小江戸と呼ばれる埼玉県川越市は、松平家17万石の城下町として栄え、最盛期には100軒以上の蔵造りの建物が建ち並んでいました。蔵造りの町並み(川越一番街商店街)一帯には見事な蔵が並び、散策に絶好。明治26年の川越大火後、防火建築として蔵造りの商家が建てられたものです。

二度の大火を経て、蔵造りの町並みが誕生!

明治26年3月17日に発生した川越大火では、当時、埼玉県随一の人口を誇った川越町(現・川越市)の全戸数3315戸のうち、1302戸を焼失。
火の回りが早かったため、埼玉県で最も繁栄した商人の街・川越は、家財道具を持ち出す間もなく灰と化したのです。
川越の城下町は、商人町を含め、寛永15年(1638年)の川越大火直後に藩主となった松平信綱(まつだいらのぶつな)が町割りを行なったもの。
城下の商業要素の集中した上五ヵ町(本町、江戸町、喜多町、高澤町、南町)を商人町、下五ヵ町(鍛冶町、多賀町、志義町、上松江町、志多町)を職人町と定めたのです(その十ヵ町のシンボルが時の鐘)。
江戸城や武家屋敷を焼き尽くした明暦の大火(1657年)後の江戸の復興計画の際、松平信綱は川越の経験を活かし、指揮しています。

明治26年の川越大火では、時の鐘も焼け落ちましたが、悲惨な大火から、蔵造りの大沢家住宅など9 軒の土蔵造りが焼け残ったため、延焼を防ぐ耐火建築として蔵造りが見直されたのです。
東京では、文明開化後、レンガ造りや石積みの建築物が増えていましたが、川越商人たちは漆喰(しっくい)などを使った伝統的な蔵造り建物を選択。
現在残っている多くの蔵は大火後に建てられたものということに。
蔵造りの建物としては、国の重要文化財にも指定されている「大沢家住宅」(小松屋民芸店)のほか、川越屈指の豪商で煙草卸商「万文」の建物を再生した「川越市蔵造り資料館」、明治時代の薬種商・服部家を再生した「服部民俗資料館」、大火直後に建てられた蔵造りの「陶舗やまわ」、明治28年築の滝島家住宅を再生した「石喜 河越酒店」は、その典型的な存在。

川越のシンボルともなっている「時の鐘」は、寛永年間(1624年~1644年)に、川越城主・酒井忠勝(さかいただかつ)が建てたのが最初で、現在の鐘楼は、川越大火の翌年、明治27年の再建。
今でも毎日6:00、12:00、15:00、18:00の4回、時を告げる鐘の音が鳴らされ、この鐘の音は、環境庁(現・環境省)が選定する「日本の音風景100選」にも選定されています。

昭和26年に札の辻から仲町交差点まで430m70店が参加して協同組合として発足したのが、川越一番街商店街。

* _入力データ_:
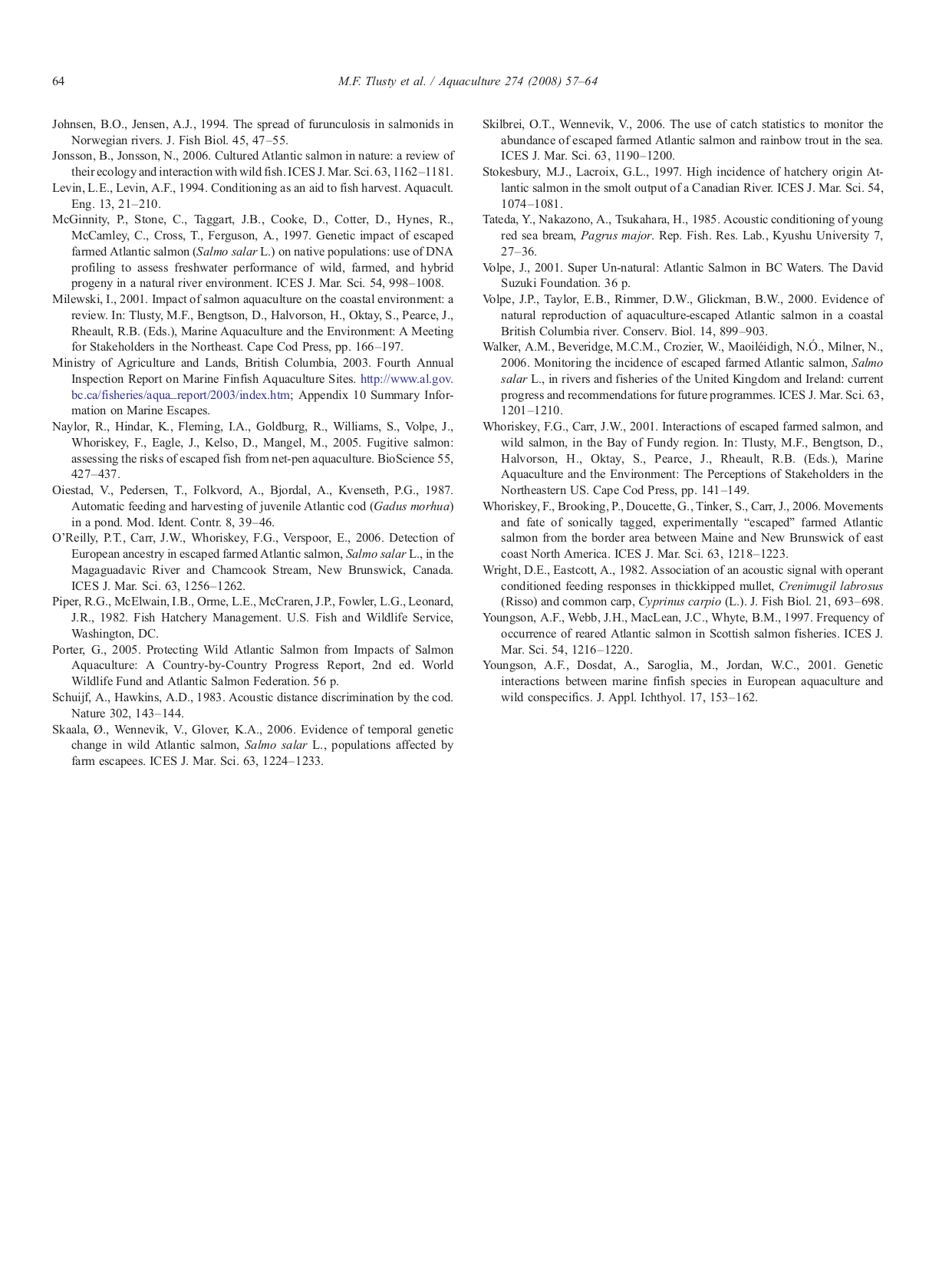 interactions between farmed and wild fish interactions between farmed and wild fish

* _課題の目的_: 提示文によれば、時の鐘の現在の鐘楼は何年に再建されたものですか。

* _課題の解答_: 明治27年、川越大火の翌年です。